Task details ▸
List every line of the rows below as a numbered list, leaving out any blank lines.

#### Data for this task

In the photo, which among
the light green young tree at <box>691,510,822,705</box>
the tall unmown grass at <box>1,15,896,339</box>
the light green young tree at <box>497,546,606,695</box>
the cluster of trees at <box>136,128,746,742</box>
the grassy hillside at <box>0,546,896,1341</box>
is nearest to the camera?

########

Correct result ▸
1. In the photo, which among
2. the light green young tree at <box>691,510,822,705</box>
3. the tall unmown grass at <box>1,15,896,339</box>
4. the light green young tree at <box>497,546,606,695</box>
5. the cluster of trees at <box>136,128,746,742</box>
6. the grassy hillside at <box>0,546,896,1341</box>
7. is nearest to the camera?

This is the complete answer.